I would love to hear from anyone who could explain in simple terms why we see such a variety of estimation accuracies.
4 thoughts on “No, you have not controlled for confounders”
Comments are closed.
Why not try linear regression?
“`
Call:
lm(formula = Y ~ ., data = data.frame(X, W, Y))
Residuals:
Min 1Q Median 3Q Max
-3.8638 -0.7315 -0.0027 0.7357 4.7721
Coefficients:
Estimate Std. Error t value Pr(>|t|)
(Intercept) -0.396914 0.010989 -36.118 <2e-16 ***
X1 0.252459 0.007790 32.409 <2e-16 ***
X2 0.991225 0.007825 126.681 <2e-16 ***
X3 0.501298 0.007791 64.342 <2e-16 ***
X4 0.004950 0.007792 0.635 0.525
X5 0.002065 0.007732 0.267 0.789
X6 -0.002804 0.007757 -0.361 0.718
X7 -0.011666 0.007726 -1.510 0.131
X8 0.004563 0.007748 0.589 0.556
X9 0.010666 0.007661 1.392 0.164
X10 0.007237 0.007786 0.929 0.353
WTRUE 0.392153 0.015558 25.206 <2e-16 ***
—
Signif. codes: 0 ‘***’ 0.001 ‘**’ 0.01 ‘*’ 0.05 ‘.’ 0.1 ‘ ’ 1
Residual standard error: 1.1 on 19988 degrees of freedom
Multiple R-squared: 0.5241, Adjusted R-squared: 0.5238
F-statistic: 2001 on 11 and 19988 DF, p-value: < 2.2e-16
“`
Linear regression will indeed work… sometimes.
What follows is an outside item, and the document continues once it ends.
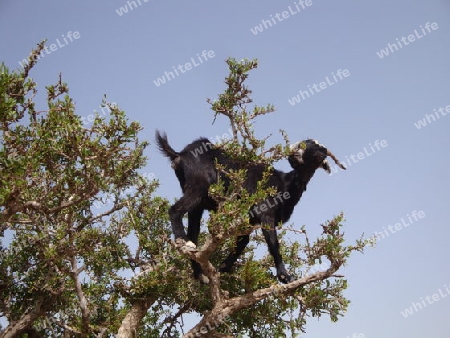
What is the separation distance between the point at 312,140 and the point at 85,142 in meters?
4.77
It works fine in case 1, 3, and 5, but not in case 2 and 4. I’ll update the table with the results from a linear regression.
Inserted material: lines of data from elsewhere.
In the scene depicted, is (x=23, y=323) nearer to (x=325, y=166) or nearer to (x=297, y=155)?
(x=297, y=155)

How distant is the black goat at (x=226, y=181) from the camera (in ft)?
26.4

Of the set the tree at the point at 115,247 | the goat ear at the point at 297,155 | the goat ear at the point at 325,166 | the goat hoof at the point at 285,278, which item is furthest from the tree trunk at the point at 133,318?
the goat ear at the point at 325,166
I suspect it works fine in cases 1 and 3 because there’s no confounding: these are essentially randomized trials. In fact, you can just as well get the CATE with
mean(Y[W]) – mean(Y[!W])
But my point is that in case 2 and 4 your results will be wrong, even though you have “controlled” for all confounders and even though there’s nothing obviously wrong with your regression.